Hyperosmolar Hyperglycaemic State (HHS) occurs in people with Type 2 diabetes who experience very high blood glucose levels (often over 40mmol/l). It can develop over a course of weeks through a combination of illness (e.g.infection) and dehydration.

Hyperosmolar hyperglycaemic state (HHS) has no precise definition, but characteristic features that differentiate it from other hyperglycaemic states such as Diabetic ketoacidosis (DKA) are

  • Hypovolaemia
  • Marked hyperglycaemia (30mmol/L or more) without significant hyperketonaemia (< 3mmol/L),
    ketonuria (2+ or less) or acidosis (pH>7.3, bicarbonate> 15mmol/L).
  • Osmolality usually 320mosmol/kg or more.

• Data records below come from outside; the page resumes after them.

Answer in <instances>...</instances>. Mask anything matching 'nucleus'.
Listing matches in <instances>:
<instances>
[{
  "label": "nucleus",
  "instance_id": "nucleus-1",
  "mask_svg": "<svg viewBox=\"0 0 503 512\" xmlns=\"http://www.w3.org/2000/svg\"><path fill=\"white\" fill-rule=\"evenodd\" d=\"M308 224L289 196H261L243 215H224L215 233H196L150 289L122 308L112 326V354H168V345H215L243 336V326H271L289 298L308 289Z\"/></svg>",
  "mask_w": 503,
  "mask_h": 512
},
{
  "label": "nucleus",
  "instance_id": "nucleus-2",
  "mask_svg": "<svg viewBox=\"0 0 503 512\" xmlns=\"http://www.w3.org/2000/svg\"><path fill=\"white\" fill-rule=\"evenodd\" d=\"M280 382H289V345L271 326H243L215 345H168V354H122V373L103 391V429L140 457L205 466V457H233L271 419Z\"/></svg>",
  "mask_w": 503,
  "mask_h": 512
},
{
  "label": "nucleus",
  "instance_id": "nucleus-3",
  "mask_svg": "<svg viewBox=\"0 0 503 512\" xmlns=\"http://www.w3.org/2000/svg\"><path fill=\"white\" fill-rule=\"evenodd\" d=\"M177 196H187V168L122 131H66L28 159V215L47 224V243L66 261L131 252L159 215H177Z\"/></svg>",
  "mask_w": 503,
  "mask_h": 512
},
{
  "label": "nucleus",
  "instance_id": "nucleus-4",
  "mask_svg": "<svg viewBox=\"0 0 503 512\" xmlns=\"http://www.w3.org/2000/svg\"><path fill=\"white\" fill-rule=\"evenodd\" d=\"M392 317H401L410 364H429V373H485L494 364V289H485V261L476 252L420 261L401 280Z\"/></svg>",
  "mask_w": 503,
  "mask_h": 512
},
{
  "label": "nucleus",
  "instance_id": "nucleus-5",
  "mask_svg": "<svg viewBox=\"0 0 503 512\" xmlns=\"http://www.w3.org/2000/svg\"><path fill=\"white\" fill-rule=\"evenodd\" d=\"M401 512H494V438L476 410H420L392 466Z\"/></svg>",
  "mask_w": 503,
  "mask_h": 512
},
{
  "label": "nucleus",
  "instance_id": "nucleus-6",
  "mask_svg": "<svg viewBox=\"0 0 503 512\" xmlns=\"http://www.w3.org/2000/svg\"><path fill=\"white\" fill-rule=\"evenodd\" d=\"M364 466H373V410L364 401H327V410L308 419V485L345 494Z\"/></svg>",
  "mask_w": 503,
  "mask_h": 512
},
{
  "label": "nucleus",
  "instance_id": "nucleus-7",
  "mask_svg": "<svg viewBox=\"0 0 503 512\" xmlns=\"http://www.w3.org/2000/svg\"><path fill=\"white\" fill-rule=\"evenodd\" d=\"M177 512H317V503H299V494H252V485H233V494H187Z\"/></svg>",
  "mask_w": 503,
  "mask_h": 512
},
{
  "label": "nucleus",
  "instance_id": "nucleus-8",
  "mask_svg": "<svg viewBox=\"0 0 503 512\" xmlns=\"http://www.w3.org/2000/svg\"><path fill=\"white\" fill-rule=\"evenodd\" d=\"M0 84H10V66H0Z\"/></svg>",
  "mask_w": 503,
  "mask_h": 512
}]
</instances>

N.B. A mixed picture of HHS and DKA may occur. Metabolic acidosis may be present in patients who are critically unwell.

HHS symptoms can frequently include:

  • urination,
  • thirst
  • nausea
  • dry skin
  • disorientation and, in later stages, drowsiness and a gradual loss of consciousness.

Hospital treatment for HHS aims to  treat the underlying cause and to gradually and safely: 

  • Normalise the osmolality
  • Replace fluid and electrolyte losses
  • Normalise blood glucose.

Other goals include prevention of:

  • Arterial or venous thrombosis
  • Other potential complications e.g. cerebral oedema/central pontine myelinolysis
  • Foot ulceration

Resolution of HHS occurs when there is complete normalisation of electrolytes and osmolality, this may take up to 72 hours.